Clara Mascarenhas Trindade, de 19 anos, é estudante de relações internacionais e voluntária no projeto. Desde fevereiro, ela se une aos outros participantes e segue para a praça da Estação a fim de promover o bem. A mãe dela, July Mascarenhas, de 48, também participa. “Faço trabalho voluntário desde os 12 anos. A gente toma banho todos os dias, mas nunca tinha pensado no tamanho desse privilégio”, pontua. A estudante conta que se emociona sempre. “Não consigo passar um dia sem tomar banho. Chego aqui e vejo que tem muita gente que não toma há semanas. É um choque de realidade. A gente precisa pensar no que o outro não tem”, enfatiza Clara.

“Além do banho, doamos carinho, amor, cuidado e zelo. Aliás, isso é o que a gente mais entrega para eles. O banho não é no corpo, mas na alma. O morador de rua é visto pela população em geral como um mal, é considerado feio, completamente excluído. Num certo dia, li o depoimento de um morador de rua em que ele dizia que a pior coisa de viver desamparado é receber um olhar de desprezo de determinadas pessoas. Queremos mudar essa situação”, salienta o empresário.

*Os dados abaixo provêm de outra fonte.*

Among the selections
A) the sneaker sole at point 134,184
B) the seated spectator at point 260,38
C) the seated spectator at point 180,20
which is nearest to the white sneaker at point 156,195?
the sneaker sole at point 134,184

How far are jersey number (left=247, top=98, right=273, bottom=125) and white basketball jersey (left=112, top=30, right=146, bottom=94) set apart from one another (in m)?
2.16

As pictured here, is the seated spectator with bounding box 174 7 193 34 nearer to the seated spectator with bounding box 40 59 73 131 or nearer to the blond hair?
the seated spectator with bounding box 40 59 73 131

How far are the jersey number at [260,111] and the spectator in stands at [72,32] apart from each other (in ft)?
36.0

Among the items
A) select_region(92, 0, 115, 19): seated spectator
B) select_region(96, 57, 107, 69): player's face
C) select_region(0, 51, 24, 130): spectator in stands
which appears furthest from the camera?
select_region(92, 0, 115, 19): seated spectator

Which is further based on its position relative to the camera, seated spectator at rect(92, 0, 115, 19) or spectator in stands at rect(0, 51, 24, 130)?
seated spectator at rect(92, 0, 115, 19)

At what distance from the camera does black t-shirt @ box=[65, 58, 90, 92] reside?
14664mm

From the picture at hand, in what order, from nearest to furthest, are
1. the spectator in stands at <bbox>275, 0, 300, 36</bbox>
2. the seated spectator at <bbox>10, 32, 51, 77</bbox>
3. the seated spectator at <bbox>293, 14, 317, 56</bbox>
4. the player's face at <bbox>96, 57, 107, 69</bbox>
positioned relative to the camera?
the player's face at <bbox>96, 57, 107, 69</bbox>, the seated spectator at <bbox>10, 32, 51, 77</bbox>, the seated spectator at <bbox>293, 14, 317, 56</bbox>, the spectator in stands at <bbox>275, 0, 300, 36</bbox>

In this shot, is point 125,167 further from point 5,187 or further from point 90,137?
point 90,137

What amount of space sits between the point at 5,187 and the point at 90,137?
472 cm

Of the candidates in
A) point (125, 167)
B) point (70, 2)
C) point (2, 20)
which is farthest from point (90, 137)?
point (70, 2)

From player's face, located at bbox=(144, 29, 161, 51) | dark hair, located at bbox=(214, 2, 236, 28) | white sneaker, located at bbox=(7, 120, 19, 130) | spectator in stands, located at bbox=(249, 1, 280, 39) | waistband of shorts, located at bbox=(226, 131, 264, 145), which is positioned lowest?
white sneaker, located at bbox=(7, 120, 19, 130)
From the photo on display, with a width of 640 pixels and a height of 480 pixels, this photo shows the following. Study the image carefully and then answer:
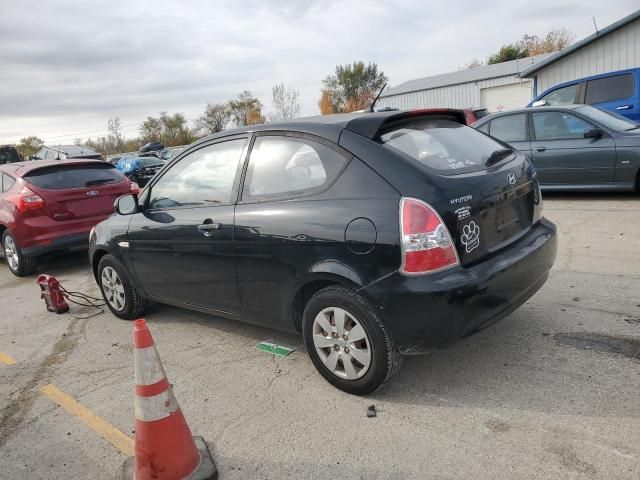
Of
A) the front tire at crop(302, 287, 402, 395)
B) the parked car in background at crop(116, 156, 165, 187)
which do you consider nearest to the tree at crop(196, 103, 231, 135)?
the parked car in background at crop(116, 156, 165, 187)

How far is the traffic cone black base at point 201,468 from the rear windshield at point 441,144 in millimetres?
1967

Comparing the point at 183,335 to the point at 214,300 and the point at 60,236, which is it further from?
the point at 60,236

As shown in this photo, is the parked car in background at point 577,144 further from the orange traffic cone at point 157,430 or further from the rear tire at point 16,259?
the rear tire at point 16,259

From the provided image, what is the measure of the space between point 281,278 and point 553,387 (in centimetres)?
174

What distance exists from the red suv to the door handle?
4196 millimetres

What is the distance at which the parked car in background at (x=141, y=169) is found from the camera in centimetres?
2119

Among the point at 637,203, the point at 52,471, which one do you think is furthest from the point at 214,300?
the point at 637,203

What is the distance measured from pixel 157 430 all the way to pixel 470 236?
1.91 meters

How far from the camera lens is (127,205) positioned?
4.59m

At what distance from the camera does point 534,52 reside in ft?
186

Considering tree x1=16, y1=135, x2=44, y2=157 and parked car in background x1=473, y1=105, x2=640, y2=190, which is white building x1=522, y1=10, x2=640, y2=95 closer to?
parked car in background x1=473, y1=105, x2=640, y2=190

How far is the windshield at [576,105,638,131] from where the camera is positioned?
7.91 m

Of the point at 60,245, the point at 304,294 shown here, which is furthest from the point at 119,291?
the point at 60,245

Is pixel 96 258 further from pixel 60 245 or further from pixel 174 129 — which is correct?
pixel 174 129
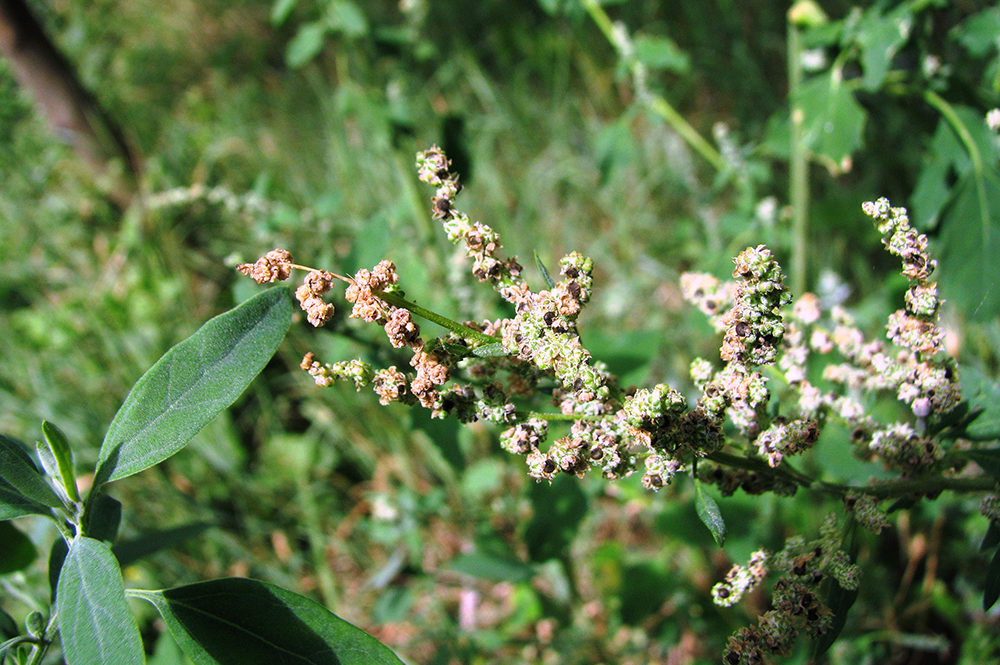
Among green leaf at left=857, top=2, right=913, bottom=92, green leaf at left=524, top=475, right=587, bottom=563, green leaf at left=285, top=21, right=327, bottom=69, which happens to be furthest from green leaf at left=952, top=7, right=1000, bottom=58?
green leaf at left=285, top=21, right=327, bottom=69

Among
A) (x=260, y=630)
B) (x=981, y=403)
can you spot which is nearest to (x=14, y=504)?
(x=260, y=630)

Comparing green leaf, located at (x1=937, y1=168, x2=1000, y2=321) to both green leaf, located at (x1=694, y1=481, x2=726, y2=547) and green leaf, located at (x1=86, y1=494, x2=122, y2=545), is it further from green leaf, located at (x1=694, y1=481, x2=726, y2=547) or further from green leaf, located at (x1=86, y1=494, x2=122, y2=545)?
green leaf, located at (x1=86, y1=494, x2=122, y2=545)

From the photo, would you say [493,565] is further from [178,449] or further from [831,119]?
[831,119]

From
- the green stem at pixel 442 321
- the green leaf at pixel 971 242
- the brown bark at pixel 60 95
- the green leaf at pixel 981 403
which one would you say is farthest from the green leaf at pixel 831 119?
the brown bark at pixel 60 95

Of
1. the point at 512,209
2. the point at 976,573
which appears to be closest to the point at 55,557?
the point at 976,573

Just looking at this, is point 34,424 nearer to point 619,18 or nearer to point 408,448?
point 408,448

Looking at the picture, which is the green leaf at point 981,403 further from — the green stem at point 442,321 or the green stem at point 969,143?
the green stem at point 442,321
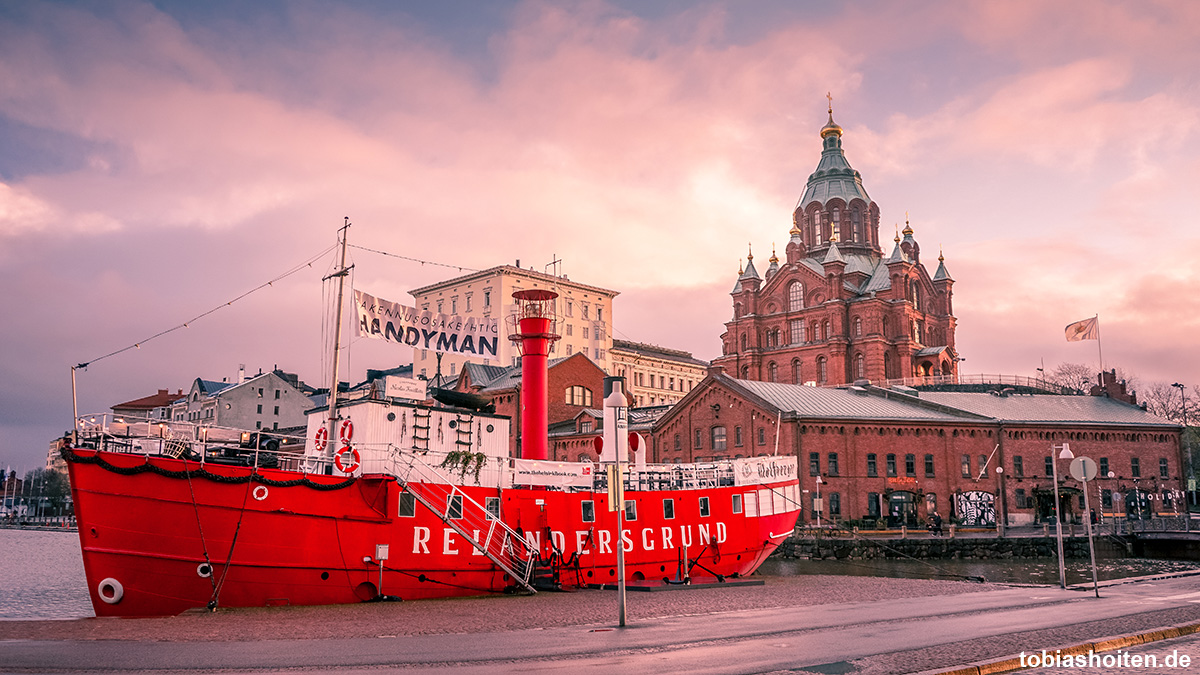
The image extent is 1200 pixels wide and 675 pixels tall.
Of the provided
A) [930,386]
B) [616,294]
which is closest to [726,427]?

Juntamente com o banho, os moradores de rua fazem uma refeição e têm disponíveis no local atendimentos médico e odontológico, serviços de corte de cabelo e de barba, além de auxílios jurídico e de recolocação no mercado de trabalho. As mulheres ainda podem fazer maquiagem.

O grupo tem locais fixos para receber doações. A página no Facebook (/projetobanhodeamor) é a principal forma de divulgação desses pontos e dos materiais necessários. Todos os locais são em Belo Horizonte, mas quem quiser disponibilizar um novo ponto de arrecadação pode entrar em contato pela rede social. Para abril, a ideia é que o grupo finalize a ampliação das cabines e oferte os banhos em mais um dia da semana. O local ainda será definido.